I'd be happy to have friends of any age. I just wish I actually had some friends. But yeah I tend to get along with those much younger or much older than I am.


----------



## acidicwithpanic (May 14, 2014)

I tend to gravitate towards older/younger people anyway because I never got along with my peers. I feel as if younger people (teenagers in my case) are less intimidating because I know that they can be going through some angsty, difficult phase which I can relate to. Then there are (decent) older people that have enough life experience to be considerate towards you.


----------



## MCHB (Jan 1, 2013)

Most of my friends are at least 10 years older than me, and I do have a few that are at least 10 years younger than me as well!


----------



## coeur_brise (Oct 7, 2004)

Sure, as long as they are friendly, it doesn't matter what age.


----------



## Darktower776 (Aug 16, 2013)

I actually have a friend- mostly a work friend- that is a lot older than me. I'm not sure exactly how old she is but she's at least 25 years older than me.


----------



## JustThisGuy (Mar 24, 2012)

coeur_brise said:


> Sure, as long as they are friendly, it doesn't matter what age.


:serious: Pedo alert! Just kidding. I feel the same. Not about pedo'ing, about people whom are friendly. Heh.


----------



## Blue Dino (Aug 17, 2013)

I think the age gap of "getting along and being outgoing" are generally the widest when you're 20 or younger. But once you're into your 20s, that gap gradually narrows as you age.

### RECORD EXCERPTS

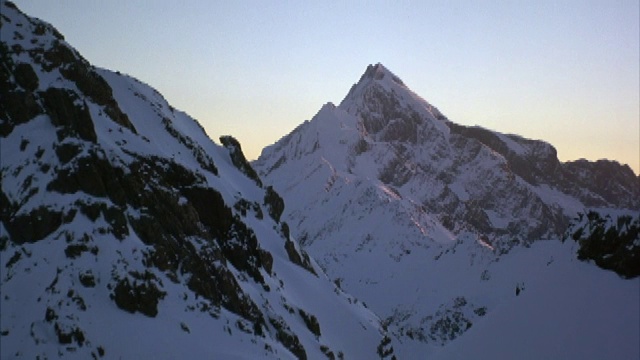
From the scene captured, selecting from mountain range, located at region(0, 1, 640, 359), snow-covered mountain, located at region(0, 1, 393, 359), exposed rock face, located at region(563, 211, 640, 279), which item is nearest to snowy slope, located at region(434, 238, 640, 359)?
mountain range, located at region(0, 1, 640, 359)

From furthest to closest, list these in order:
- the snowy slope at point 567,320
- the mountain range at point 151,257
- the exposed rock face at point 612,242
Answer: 1. the mountain range at point 151,257
2. the exposed rock face at point 612,242
3. the snowy slope at point 567,320

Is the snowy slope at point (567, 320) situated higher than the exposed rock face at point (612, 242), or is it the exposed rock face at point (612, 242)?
the exposed rock face at point (612, 242)

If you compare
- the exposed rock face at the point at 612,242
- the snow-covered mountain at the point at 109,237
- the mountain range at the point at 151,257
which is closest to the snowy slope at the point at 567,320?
the mountain range at the point at 151,257

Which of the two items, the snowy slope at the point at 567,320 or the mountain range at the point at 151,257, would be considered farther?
the mountain range at the point at 151,257

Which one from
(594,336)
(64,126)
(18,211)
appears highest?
(64,126)

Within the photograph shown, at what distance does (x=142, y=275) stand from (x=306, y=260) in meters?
47.4

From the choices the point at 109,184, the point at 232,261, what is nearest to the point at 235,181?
the point at 232,261

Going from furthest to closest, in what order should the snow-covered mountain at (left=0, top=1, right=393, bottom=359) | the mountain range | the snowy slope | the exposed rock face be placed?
the snow-covered mountain at (left=0, top=1, right=393, bottom=359)
the mountain range
the exposed rock face
the snowy slope

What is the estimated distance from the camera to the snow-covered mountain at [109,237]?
51031 millimetres

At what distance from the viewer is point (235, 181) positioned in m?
94.1

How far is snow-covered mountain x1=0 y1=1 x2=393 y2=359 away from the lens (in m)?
51.0

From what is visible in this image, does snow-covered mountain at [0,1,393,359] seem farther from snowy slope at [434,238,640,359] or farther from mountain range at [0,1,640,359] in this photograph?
snowy slope at [434,238,640,359]

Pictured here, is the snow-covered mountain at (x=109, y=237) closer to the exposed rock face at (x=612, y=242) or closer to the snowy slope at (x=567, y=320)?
the snowy slope at (x=567, y=320)

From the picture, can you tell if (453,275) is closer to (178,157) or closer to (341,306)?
(341,306)
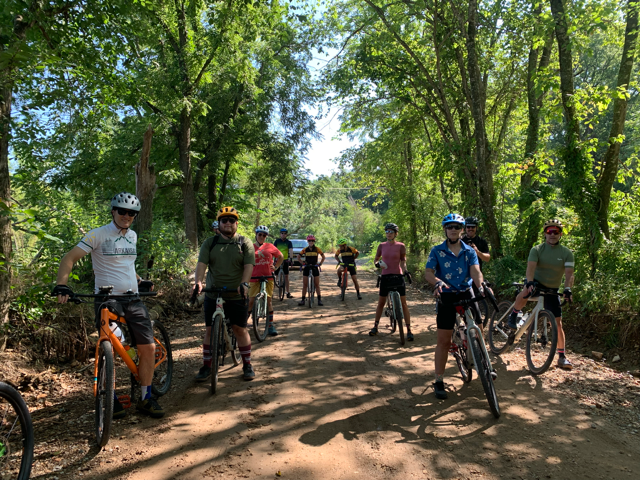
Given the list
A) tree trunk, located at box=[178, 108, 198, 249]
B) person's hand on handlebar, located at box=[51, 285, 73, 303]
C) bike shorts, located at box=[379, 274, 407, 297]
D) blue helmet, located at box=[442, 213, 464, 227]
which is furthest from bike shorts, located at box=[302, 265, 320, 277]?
person's hand on handlebar, located at box=[51, 285, 73, 303]

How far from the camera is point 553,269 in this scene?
5.96 metres

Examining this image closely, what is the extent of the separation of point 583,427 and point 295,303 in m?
8.90

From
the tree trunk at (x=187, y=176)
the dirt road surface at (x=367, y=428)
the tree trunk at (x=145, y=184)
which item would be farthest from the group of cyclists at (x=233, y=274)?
the tree trunk at (x=187, y=176)

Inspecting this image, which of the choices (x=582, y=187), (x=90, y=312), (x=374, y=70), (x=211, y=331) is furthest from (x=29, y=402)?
(x=374, y=70)

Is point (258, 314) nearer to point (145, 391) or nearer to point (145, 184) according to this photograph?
point (145, 391)

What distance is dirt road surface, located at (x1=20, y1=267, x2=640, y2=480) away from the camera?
11.2 ft

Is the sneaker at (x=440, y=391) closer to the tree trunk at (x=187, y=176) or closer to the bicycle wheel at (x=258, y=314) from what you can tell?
the bicycle wheel at (x=258, y=314)

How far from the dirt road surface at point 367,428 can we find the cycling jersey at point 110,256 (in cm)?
147

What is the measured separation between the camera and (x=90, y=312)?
20.9ft

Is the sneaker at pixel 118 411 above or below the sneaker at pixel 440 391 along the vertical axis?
above

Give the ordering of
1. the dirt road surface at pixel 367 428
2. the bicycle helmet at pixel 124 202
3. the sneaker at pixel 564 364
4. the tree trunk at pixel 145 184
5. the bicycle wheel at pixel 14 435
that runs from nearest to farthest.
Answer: the bicycle wheel at pixel 14 435, the dirt road surface at pixel 367 428, the bicycle helmet at pixel 124 202, the sneaker at pixel 564 364, the tree trunk at pixel 145 184

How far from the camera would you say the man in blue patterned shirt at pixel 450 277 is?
16.0ft

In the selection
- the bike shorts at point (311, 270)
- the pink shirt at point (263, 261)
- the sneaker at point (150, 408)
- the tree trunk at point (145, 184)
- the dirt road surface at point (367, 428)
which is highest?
the tree trunk at point (145, 184)

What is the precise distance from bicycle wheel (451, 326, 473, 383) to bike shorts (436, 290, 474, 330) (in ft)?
0.78
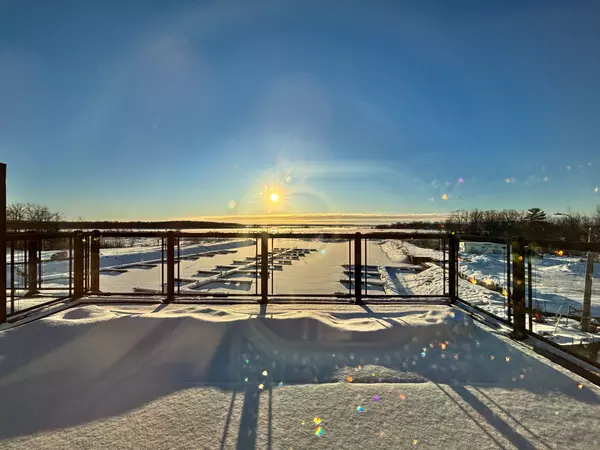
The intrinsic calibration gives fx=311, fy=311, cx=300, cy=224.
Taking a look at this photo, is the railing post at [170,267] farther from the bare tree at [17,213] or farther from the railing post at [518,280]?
the bare tree at [17,213]

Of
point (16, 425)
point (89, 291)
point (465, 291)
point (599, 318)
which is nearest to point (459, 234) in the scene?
point (16, 425)

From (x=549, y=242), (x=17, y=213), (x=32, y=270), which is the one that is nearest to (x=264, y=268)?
(x=549, y=242)

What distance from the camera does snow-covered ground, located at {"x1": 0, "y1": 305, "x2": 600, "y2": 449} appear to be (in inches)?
75.1

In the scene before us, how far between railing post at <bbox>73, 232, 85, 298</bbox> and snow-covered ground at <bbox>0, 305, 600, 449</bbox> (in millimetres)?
1433

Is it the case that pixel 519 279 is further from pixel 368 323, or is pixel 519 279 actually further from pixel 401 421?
pixel 401 421

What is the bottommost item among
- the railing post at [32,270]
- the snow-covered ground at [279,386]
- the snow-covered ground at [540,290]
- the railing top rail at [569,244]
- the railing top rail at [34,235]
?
the snow-covered ground at [540,290]

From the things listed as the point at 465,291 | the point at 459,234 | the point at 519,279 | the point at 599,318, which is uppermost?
the point at 459,234

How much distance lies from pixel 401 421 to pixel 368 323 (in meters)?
1.82

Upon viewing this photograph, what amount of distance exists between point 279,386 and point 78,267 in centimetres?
428

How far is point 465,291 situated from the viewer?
12.3 m

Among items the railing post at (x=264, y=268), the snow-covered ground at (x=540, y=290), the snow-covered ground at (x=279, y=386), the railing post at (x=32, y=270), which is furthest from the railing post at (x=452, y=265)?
the railing post at (x=32, y=270)

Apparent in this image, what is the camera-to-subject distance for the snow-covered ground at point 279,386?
6.26 feet

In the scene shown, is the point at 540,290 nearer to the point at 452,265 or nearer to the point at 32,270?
the point at 452,265

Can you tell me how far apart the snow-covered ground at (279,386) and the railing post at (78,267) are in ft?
4.70
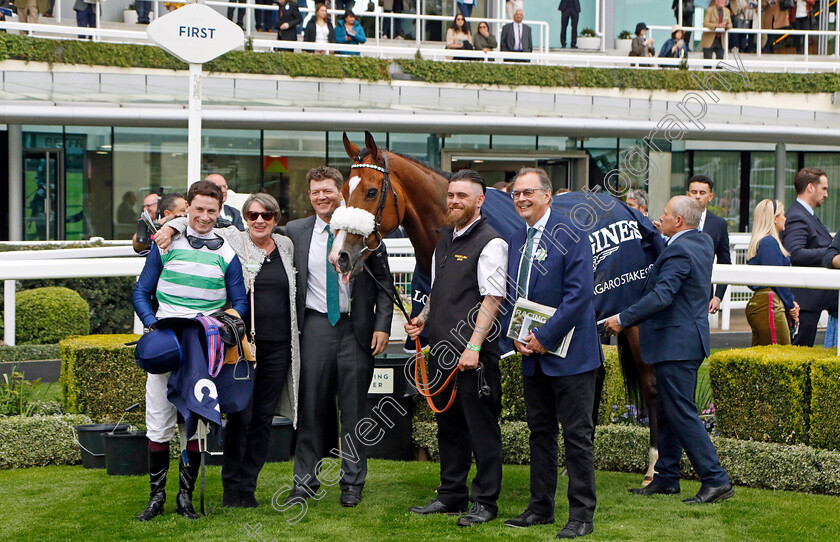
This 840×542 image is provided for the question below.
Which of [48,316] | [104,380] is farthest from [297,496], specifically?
[48,316]

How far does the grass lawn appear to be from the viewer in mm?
4461

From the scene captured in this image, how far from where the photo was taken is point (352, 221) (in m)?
4.58

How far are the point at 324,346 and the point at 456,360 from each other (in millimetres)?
733

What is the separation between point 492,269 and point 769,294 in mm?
3640

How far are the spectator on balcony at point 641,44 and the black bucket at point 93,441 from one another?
1690 centimetres

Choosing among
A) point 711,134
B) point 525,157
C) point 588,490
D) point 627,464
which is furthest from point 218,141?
point 588,490

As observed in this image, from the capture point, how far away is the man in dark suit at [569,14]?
72.0ft

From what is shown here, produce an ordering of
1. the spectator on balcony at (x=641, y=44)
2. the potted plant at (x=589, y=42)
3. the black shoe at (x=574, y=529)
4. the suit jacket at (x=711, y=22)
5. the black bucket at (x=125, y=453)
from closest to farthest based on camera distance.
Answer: the black shoe at (x=574, y=529), the black bucket at (x=125, y=453), the spectator on balcony at (x=641, y=44), the suit jacket at (x=711, y=22), the potted plant at (x=589, y=42)

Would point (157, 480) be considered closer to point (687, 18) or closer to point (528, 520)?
point (528, 520)

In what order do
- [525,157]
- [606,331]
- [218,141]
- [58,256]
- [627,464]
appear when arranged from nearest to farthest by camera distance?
[606,331] → [627,464] → [58,256] → [218,141] → [525,157]

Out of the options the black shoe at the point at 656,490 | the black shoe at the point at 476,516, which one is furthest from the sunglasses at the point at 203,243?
the black shoe at the point at 656,490

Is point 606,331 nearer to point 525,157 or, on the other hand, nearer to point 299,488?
point 299,488

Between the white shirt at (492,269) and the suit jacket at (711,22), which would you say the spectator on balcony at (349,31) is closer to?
the suit jacket at (711,22)

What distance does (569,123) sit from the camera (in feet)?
53.1
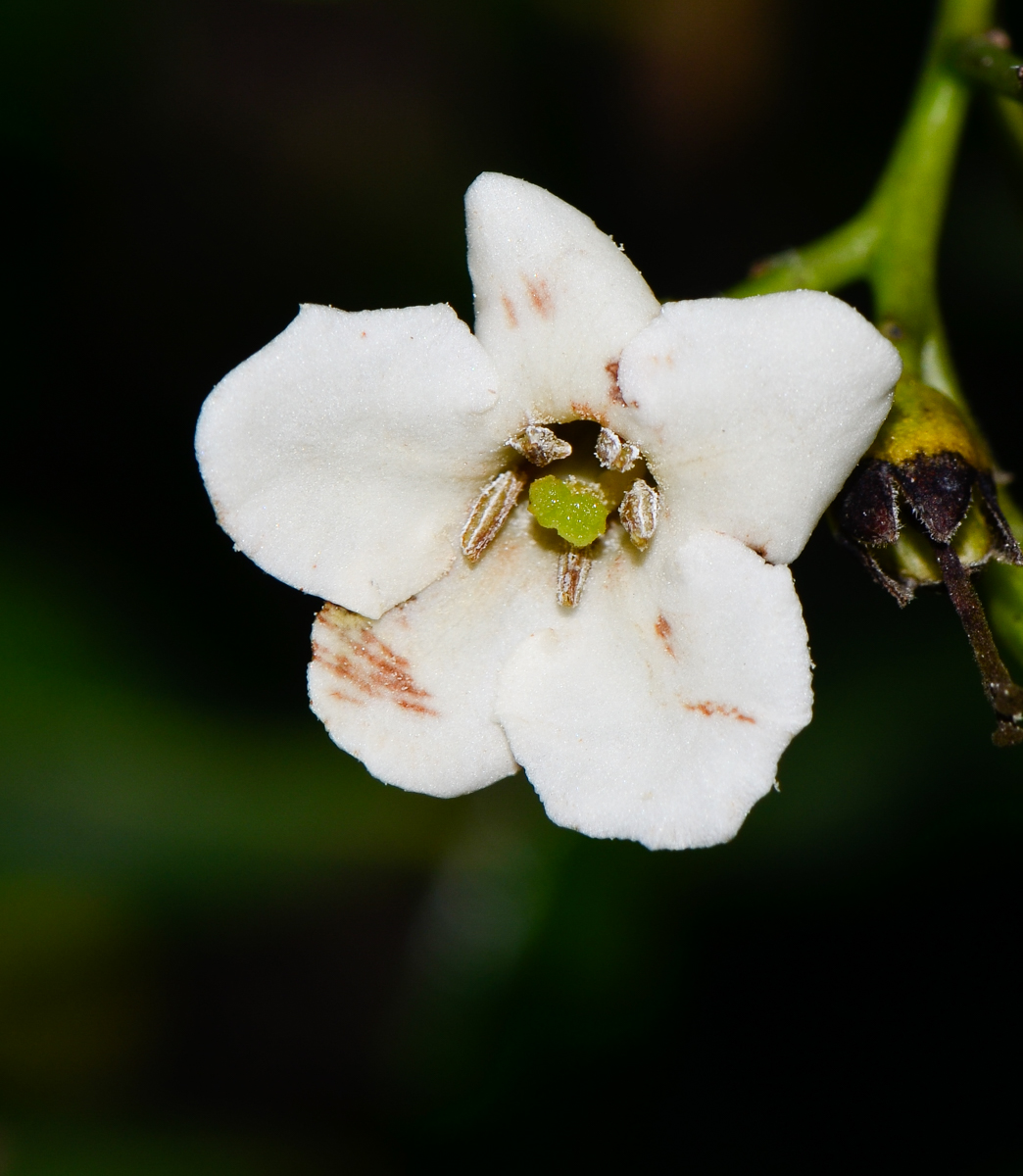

### DIRECTIVES
a: Decide whether each statement agrees with the thread on friends of different ages. Answer yes or no for each and quote the deciding words. (i) acidicwithpanic finds teenagers less intimidating. (ii) Darktower776 knows exactly how old the older work friend is. (iii) MCHB says most of their friends are at least 10 years younger.
b: In the thread on friends of different ages, when does Blue Dino say the age gap of "getting along and being outgoing" is generally widest?
Please answer from the thread on friends of different ages alone.

### TASK SOLUTIONS
a:
(i) Yes: "younger people (teenagers in my case) are less intimidating"
(ii) No: "I'm not sure exactly how old she is"
(iii) No: "Most of my friends are at least 10 years older than me"

b: When you're 20 or younger.